Surely you mean low anode voltage?

To a rough approximation, a tube is a resistor. If you can work it at 100V 1mA, you can work it at 10V 0.1mA. The problem is that tubes are all high resistance so the available power gets very small at low voltages.

To a better approximation, many tubes have a "bend" at around 50V on the plate, and at lower voltages the plate resistance doubles. So 10V might only allow 0.05mA.

At very low voltages, 1 or 2 volts, you get into "contact potential" effects. But in any practical audio use, you just can't get any useful output at such low voltages.

To run 35V-50V, just try it. Be prepared to increase the plate resistor, and accept that the output will be weak. If self-biased with a cathode resistor, you probably won't have to change the cathode resistor much or at all. If fixed-biased, change the grid voltage in proportion to anode voltage.

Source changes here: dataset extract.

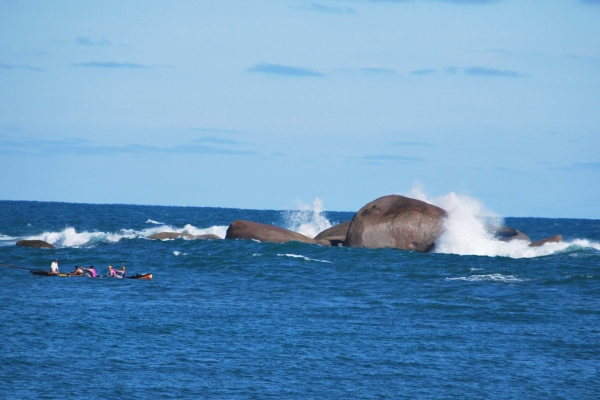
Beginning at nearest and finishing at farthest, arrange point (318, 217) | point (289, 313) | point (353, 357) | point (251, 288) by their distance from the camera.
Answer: point (353, 357) < point (289, 313) < point (251, 288) < point (318, 217)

For best results, look for tubes with high current at low anode voltage. Many of the "TV Tuner" tubes are very good, since they had to run VERY high current for high gain and low noise, yet could not waste a lot of heat so they were worked with low anode voltage. Such tubes were often run 100V 10mA, and will often run 50V 4mA or 30V 2mA.

> My experience is that it improves with increased voltages.

This is my experience too. While any tube "can" be run at low voltage, and might be "OK", they almost always "sound" better if you crank them up almost to melting. Both voltage and current (being sure you have plenty of swing as well as bias). I don't understand the fashion for starving tubes. You may as well use a 741 chip for sound and an underpowered light bulb for glow.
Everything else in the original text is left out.